One glitch to be aware of with either CCBs or beta blockers like propranolol is that your heart rate won't be nearly as responsive to greater demands, such as with sudden exercise.

If you're being prescribed any meds for high blood pressure, it's not a bad idea to monittor and chart your blood pressure and heart rate on a daily basis at home for the first few weeks. Such information can really help your doc fine tune your dosage. CCBs can also screw with your insulin levels, so basic blood testing isn't the worst idea.

Hope this helps.
Link Posted: 10/27/2004 11:56:46 AM EST
Thanks for the replies...I was curious as to side effects, etc. I can't believe none of the other geezers take this stuff lol.

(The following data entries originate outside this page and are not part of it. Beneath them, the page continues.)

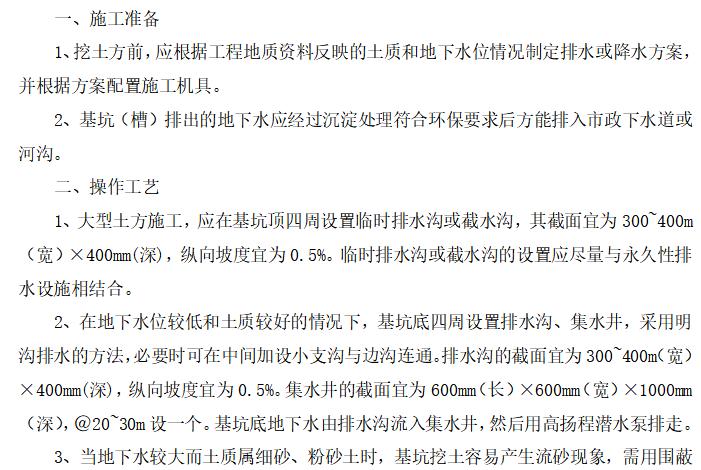 一、施工准备

1、挖土方前，应根据工程地质资料反映的土质和地下水位情况制定排水或降水方案，并根据方案配置施工机具。

2、基坑（槽）排出的地下水应经过沉淀处理符合环保要求后方能排入市政下水道或河沟。

二、操作工艺

1、大型土方施工，应在基坑顶四周设置临时排水沟或截水沟，其截面宜为 300~400m（宽）×400mm(深)，纵向坡度宜为 0.5%。临时排水沟或截水沟的设置应尽量与永久性排水设施相结合。

2、在地下水位较低和土质较好的情况下，基坑底四周设置排水沟、集水井，采用明沟排水的方法，必要时可在中间加设小支沟与边沟连通。排水沟的截面宜为 300~400m(宽)×400mm(深)，纵向坡度宜为 0.5%。集水井的截面宜为 600mm（长）×600mm（宽）×1000mm（深），@20~30m 设一个。基坑底地下水由排水沟流入集水井，然后用高扬程潜水泵排走。

3、当地下水较大而土质属细砂、粉砂土时，基坑挖土容易产生流砂现象，需用围蔽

I've googled it, and read most of the stuff about it, but nothing beats talking to someone who has taken it for a while.

My main concern would be whether or not it causes/exacerbates things like PVCs, and whether the, uh, plumbing will still work



Link Posted: 10/27/2004 12:09:02 PM EST
[Last Edit: 10/27/2004 2:32:14 PM EST by OMETZ]
I take Cartia XT, a calcium-channel blocker, for Asynchronus Super-Ventricular Tachycardia (ASVT).

Much better than Atenolol, the Beta-Blocker I was on previously.

The one thing that I've noticed is that if I skip a dose the arythmia starts up pretty quickly afterwards.

With atenolol, it used to wear off slowly but also took more than a week to build up in my system.


Edit for spelling.
Link Posted: 10/27/2004 12:09:43 PM EST
[Last Edit: 10/27/2004 2:32:58 PM EST by OMETZ]
Oh, yeah. I was on the Attenelol Atenolol for 2, yrs. Cartia for a year and half.

Edited for sp. drug name
Link Posted: 10/27/2004 12:09:55 PM EST
It was prescribed to me for high blood pressure. It gave me a bad ass headache as well as some
very, very strange dreams. It seems that I have taken or tried the whole spectrum of blockers-
calcium, beta- for B.P. According to my doctor, there is a rather recent shift back to old school treatment of high blood pressure using diuretics.
On a side note, I used to be a rather heavy drinker. At least 12 beers a day.
One of the blocker medications that I was taking seemed to completely quench my desire to drink.
(I don't remember which one it was since it was years ago and tried so many)
Even now that I don't take blockers, I no longer have the desire to drink although I will embibe on occasion.